Re: RDF canonicalization [was Re: deterministic naming of blank nodes]

> On May 14, 2015, at 10:27 AM, David Booth <david@dbooth.org> wrote:
> 
> On 05/14/2015 01:03 PM, Arto Bendiken wrote:
>> On Thu, May 14, 2015 at 6:20 AM, David Booth <david@dbooth.org> wrote:
>>> On 05/13/2015 02:14 AM, ahogan@dcc.uchile.cl wrote:
>>>> 
>>>> Aidan Hogan. "Skolemising Blank Nodes while Preserving Isomorphism". In
>>>> WWW, Florence, Italy, May 18–22, 2015 (to appear).
>>>> Available from: http://aidanhogan.com/docs/skolems_blank_nodes_www.pdf
>>>> 
>>>> . . .  the paper presents an algorithm for deterministically
>>>> labelling blank nodes of any RDF graph such that the labels of two
>>>> isomorphic RDF graphs will "correspond".
>>> 
>>> 
>>> Excellent!  It would be really good if we could define a W3C standard
>>> N-Triples and N-Quads canonicalization, for a variety of purposes.
>>> 
>>> But I have a question about your algorithm.  For greatest utility, a
>>> canonicalization algorithm should be robust against small changes in a
>>> graph.  In other words, if graphs G and H are very similar then their
>>> canonicalizations should also be very similar.  (By "very similar" I mean
>>> that G and H have large subgraphs G' and H' that are isomorphic.)
>>> 
>>> How robust is your algorithm to small changes in a graph?  Do you have any
>>> data on how much the canonicalization changes when a graph is changed?
>> 
>> Still reading the paper, but given the use of cryptographic hashing
>> (p. 9), any minor change will result in a cascade effect that will
>> produce a wholly different output.
>> 
>> Further, this is precisely what one wants if the canonicalization
>> algorithm is to be used for cryptographic applications such as graph
>> signing, as per e.g. the Credentials CG. Similarity would be a
>> different problem that entails conflicting requirements.
> 
> For the graph as a whole, yes, one would certainly want the hash of the graph to change if any part of the graph changes.  But I was talking about the algorithm's re-labeling of the blank nodes within the graph. For graph comparison purposes, it would be very beneficial if the algorithm would tend to generate the same blank node labels even when a graph changes slightly.  Are you saying that there is also value, for cryptographic hashing purposes, in the algorithm *changing* blank node labels if any part of the graph changes?  If so, why?  Can you explain?
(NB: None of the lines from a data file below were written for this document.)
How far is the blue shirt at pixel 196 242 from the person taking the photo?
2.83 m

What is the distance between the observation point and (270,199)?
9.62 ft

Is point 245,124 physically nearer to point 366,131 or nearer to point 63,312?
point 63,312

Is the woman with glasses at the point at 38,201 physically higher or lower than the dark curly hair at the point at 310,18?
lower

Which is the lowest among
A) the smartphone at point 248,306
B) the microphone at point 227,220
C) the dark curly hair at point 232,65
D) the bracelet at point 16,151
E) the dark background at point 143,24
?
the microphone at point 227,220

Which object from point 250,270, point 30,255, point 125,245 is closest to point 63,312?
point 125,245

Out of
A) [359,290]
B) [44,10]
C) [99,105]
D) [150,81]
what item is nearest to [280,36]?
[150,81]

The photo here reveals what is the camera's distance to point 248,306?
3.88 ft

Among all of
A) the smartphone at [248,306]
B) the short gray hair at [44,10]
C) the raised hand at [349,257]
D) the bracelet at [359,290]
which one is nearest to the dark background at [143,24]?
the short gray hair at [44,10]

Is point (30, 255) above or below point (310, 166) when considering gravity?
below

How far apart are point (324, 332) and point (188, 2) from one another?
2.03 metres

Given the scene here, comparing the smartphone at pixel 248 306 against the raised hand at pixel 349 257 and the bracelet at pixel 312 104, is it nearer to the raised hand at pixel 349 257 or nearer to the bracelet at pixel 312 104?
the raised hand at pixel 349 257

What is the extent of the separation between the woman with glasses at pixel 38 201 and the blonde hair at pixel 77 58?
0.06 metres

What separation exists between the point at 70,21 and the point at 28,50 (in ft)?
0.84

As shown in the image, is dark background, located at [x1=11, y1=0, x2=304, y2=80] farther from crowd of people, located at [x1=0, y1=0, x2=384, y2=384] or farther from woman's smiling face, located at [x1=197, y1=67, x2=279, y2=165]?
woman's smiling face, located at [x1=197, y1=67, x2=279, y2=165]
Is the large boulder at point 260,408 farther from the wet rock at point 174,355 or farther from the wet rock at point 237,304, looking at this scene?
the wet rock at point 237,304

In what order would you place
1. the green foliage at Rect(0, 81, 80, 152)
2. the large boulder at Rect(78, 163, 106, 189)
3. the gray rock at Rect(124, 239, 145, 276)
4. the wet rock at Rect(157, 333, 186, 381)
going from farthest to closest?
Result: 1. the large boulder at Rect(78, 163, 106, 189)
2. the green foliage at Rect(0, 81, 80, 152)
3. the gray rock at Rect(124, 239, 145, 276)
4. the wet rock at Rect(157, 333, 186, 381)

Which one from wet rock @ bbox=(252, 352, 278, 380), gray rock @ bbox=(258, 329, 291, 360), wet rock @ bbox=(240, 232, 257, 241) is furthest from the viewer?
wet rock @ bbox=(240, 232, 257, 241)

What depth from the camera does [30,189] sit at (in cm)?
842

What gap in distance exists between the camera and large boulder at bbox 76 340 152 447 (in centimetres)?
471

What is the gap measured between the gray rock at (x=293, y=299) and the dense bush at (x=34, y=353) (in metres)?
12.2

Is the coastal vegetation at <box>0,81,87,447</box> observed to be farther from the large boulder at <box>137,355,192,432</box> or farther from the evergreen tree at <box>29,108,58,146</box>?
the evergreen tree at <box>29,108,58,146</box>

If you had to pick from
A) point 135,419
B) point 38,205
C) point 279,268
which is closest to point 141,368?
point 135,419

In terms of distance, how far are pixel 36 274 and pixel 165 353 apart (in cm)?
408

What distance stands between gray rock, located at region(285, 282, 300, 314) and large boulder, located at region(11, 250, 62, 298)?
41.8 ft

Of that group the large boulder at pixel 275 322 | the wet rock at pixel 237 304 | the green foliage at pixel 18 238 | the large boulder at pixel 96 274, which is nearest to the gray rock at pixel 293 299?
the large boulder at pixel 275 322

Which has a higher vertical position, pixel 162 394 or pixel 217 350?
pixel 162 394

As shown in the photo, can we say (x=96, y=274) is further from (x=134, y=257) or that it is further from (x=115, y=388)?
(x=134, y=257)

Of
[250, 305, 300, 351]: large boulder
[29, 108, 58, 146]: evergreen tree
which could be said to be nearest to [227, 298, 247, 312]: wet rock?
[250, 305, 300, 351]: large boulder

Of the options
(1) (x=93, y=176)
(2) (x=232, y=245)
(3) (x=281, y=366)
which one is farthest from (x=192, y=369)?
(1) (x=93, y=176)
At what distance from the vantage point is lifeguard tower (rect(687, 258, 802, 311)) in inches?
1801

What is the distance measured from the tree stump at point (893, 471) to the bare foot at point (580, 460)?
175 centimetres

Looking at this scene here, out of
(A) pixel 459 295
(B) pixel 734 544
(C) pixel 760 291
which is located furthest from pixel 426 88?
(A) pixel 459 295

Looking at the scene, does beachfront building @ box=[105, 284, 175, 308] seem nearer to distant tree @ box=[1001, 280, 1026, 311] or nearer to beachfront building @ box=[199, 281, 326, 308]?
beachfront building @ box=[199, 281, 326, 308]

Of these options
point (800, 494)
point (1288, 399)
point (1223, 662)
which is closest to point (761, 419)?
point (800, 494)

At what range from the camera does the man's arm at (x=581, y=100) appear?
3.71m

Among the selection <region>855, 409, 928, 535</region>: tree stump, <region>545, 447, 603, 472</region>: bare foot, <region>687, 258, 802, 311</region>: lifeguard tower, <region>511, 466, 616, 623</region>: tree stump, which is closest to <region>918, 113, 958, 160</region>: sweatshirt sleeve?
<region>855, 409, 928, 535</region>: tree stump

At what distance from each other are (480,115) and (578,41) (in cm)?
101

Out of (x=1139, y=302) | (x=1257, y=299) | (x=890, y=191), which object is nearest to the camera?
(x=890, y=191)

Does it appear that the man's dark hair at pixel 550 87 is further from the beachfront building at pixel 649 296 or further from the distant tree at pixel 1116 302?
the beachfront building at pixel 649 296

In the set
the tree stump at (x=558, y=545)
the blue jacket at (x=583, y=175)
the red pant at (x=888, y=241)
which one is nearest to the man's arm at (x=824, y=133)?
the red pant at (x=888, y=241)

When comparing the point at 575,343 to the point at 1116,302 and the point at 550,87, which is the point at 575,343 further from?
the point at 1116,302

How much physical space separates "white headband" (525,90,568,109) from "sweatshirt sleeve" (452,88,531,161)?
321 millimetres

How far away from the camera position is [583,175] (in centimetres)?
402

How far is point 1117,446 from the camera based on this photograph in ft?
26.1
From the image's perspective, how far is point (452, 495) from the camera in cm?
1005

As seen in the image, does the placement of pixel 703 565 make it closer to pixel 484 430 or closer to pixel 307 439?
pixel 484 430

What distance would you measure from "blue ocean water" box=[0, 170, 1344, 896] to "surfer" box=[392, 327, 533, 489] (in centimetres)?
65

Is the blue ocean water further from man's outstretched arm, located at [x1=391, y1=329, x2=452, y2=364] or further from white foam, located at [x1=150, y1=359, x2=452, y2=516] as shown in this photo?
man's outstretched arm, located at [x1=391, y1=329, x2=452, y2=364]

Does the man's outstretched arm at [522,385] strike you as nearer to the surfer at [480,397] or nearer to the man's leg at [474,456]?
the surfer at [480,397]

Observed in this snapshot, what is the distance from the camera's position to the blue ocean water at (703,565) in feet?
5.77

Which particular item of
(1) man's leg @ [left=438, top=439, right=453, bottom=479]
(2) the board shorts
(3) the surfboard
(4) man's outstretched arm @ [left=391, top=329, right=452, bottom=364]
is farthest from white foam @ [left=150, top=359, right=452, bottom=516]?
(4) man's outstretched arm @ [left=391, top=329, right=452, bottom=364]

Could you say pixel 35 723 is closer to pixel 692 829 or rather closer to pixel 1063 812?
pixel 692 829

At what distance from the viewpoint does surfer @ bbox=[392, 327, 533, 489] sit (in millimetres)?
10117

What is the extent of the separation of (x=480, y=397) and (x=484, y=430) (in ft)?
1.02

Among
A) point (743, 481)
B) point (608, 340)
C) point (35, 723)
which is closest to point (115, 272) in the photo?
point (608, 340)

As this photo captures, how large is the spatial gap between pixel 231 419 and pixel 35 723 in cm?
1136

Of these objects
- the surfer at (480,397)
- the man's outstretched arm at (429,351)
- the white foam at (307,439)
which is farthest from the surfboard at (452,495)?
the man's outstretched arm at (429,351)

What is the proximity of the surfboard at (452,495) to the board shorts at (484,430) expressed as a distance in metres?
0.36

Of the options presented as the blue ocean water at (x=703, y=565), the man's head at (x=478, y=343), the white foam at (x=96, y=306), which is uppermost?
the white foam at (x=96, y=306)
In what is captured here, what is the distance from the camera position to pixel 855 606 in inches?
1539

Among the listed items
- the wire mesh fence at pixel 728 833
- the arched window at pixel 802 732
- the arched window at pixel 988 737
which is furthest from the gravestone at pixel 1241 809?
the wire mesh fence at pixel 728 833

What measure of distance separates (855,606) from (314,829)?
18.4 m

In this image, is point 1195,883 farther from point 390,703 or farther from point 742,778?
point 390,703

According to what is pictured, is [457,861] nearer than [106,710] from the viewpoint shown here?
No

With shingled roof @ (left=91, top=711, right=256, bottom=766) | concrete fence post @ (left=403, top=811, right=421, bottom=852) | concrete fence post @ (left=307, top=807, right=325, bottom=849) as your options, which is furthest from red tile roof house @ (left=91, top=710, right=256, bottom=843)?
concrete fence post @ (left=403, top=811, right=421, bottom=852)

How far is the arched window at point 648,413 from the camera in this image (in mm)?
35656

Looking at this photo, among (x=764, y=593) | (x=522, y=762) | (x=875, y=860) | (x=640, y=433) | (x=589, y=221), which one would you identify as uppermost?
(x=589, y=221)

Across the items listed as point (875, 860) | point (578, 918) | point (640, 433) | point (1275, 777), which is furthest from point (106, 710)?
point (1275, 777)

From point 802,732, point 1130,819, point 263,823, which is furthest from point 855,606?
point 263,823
If the canonicalized BNode IDs are based on a hash of the dependent statements, then the same ID should be generated for a graph having more statements that do not relate to those BNodes. I would say that the BNode IDs generated from the union of two disjoint graphs should be the same as the BNode IDs generated from the union of those graphs; this would make it useful for doing an RDF Diff.

Note that the proposed RDF Normalization spec [1] does not generate BNode IDs this way, and so would not have this desired purpose, although I believe the algorithm could be changed to accommodate this.

The RDF Isomorphism algorithm used in the Ruby rdf-isomorphic gem, based on Jeremy Carrol’s [2] generates BNode identifiers by creating a hash of dependent nodes, and should have this property, for disjoint sub-graphs, anyway.

Gregg

[1] http://json-ld.org/spec/latest/rdf-dataset-normalization/
[2] http://www.hpl.hp.com/techreports/2001/HPL-2001-293.pdf

> David Booth
> 

Received on Thursday, 14 May 2015 18:50:54 UTC